How can I create a PyCUDA GPUArray from a gpu memory address?

I'm working with PyTorch and want to do some arithmetic on Tensor data with the help of PyCUDA. I can get a memory address of a cuda tensor t via t.data_ptr(). Can I somehow use this address and my knowledge of the size and data type to initialize a GPUArray? I am hoping to avoid copying the data, but that would also be an alternative.

Solution

It turns out this is possible. We need a pointer do the data, which needs some additional capabilities:

class Holder(PointerHolderBase):

    def __init__(self, tensor):
        super().__init__()
        self.tensor = tensor
        self.gpudata = tensor.data_ptr()

    def get_pointer(self):
        return self.tensor.data_ptr()

    def __int__(self):
        return self.__index__()

    # without an __index__ method, arithmetic calls to the GPUArray backed by this pointer fail
    # not sure why, this needs to return some integer, apparently
    def __index__(self):
        return self.gpudata

We can then use this class to instantiate GPUArrays. The code uses Reikna arrays which are a subclass but should work with pycuda arrays as well.

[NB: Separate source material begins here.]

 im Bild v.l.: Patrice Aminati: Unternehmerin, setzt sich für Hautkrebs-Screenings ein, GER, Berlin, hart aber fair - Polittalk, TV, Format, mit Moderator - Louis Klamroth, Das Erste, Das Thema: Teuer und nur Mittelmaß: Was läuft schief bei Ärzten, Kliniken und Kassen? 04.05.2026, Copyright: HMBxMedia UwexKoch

def tensor_to_gpuarray(tensor, context=pycuda.autoinit.context):
    '''Convert a :class:`torch.Tensor` to a :class:`pycuda.gpuarray.GPUArray`. The underlying
    storage will be shared, so that modifications to the array will reflect in the tensor object.
    Parameters
    ----------
    tensor  :   torch.Tensor
    Returns
    -------
    pycuda.gpuarray.GPUArray
    Raises
    ------
    ValueError
        If the ``tensor`` does not live on the gpu
    '''
    if not tensor.is_cuda:
        raise ValueError('Cannot convert CPU tensor to GPUArray (call `cuda()` on it)')
    else:
        thread = cuda.cuda_api().Thread(context)
    return reikna.cluda.cuda.Array(thread, tensor.shape, dtype=torch_dtype_to_numpy(tensor.dtype), base_data=Holder(tensor))

We can go back with this code. I have not found a way to do this without copying the data.

def gpuarray_to_tensor(gpuarray, context=pycuda.autoinit.context):
    '''Convert a :class:`pycuda.gpuarray.GPUArray` to a :class:`torch.Tensor`. The underlying
    storage will NOT be shared, since a new copy must be allocated.
    Parameters
    ----------
    gpuarray  :   pycuda.gpuarray.GPUArray
    Returns
    -------
    torch.Tensor
    '''
    shape = gpuarray.shape
    dtype = gpuarray.dtype
    out_dtype = numpy_dtype_to_torch(dtype)
    out = torch.zeros(shape, dtype=out_dtype).cuda()
    gpuarray_copy = tensor_to_gpuarray(out, context=context)
    byte_size = gpuarray.itemsize * gpuarray.size
    pycuda.driver.memcpy_dtod(gpuarray_copy.gpudata, gpuarray.gpudata, byte_size)
    return out

Old answer

from pycuda.gpuarray import GPUArray


def torch_dtype_to_numpy(dtype):
    dtype_name = str(dtype)[6:]     # remove 'torch.'
    return getattr(np, dtype_name)


def tensor_to_gpuarray(tensor):
    if not tensor.is_cuda:
        raise ValueError('Cannot convert CPU tensor to GPUArray (call `cuda()` on it)')
    else:
        array = GPUArray(tensor.shape, dtype=torch_dtype_to_numpy(tensor.dtype),
                         gpudata=tensor.data_ptr())
        return array.copy()

Unfortunately, passing an int as the gpudata keyword (or a subtype of pycuda.driver.PointerHolderBase as was suggested in the pytorch forum) seems to work on the surface, but many operations fail with seemingly unrelated errors. Copying the array seems to transform it into a useable format though. I think it is related to the fact that the gpudata member should be a pycuda.driver.DeviceAllocation object which cannot be instantiated from Python it seems.

Now how to go back from the raw data to a Tensor is another matter.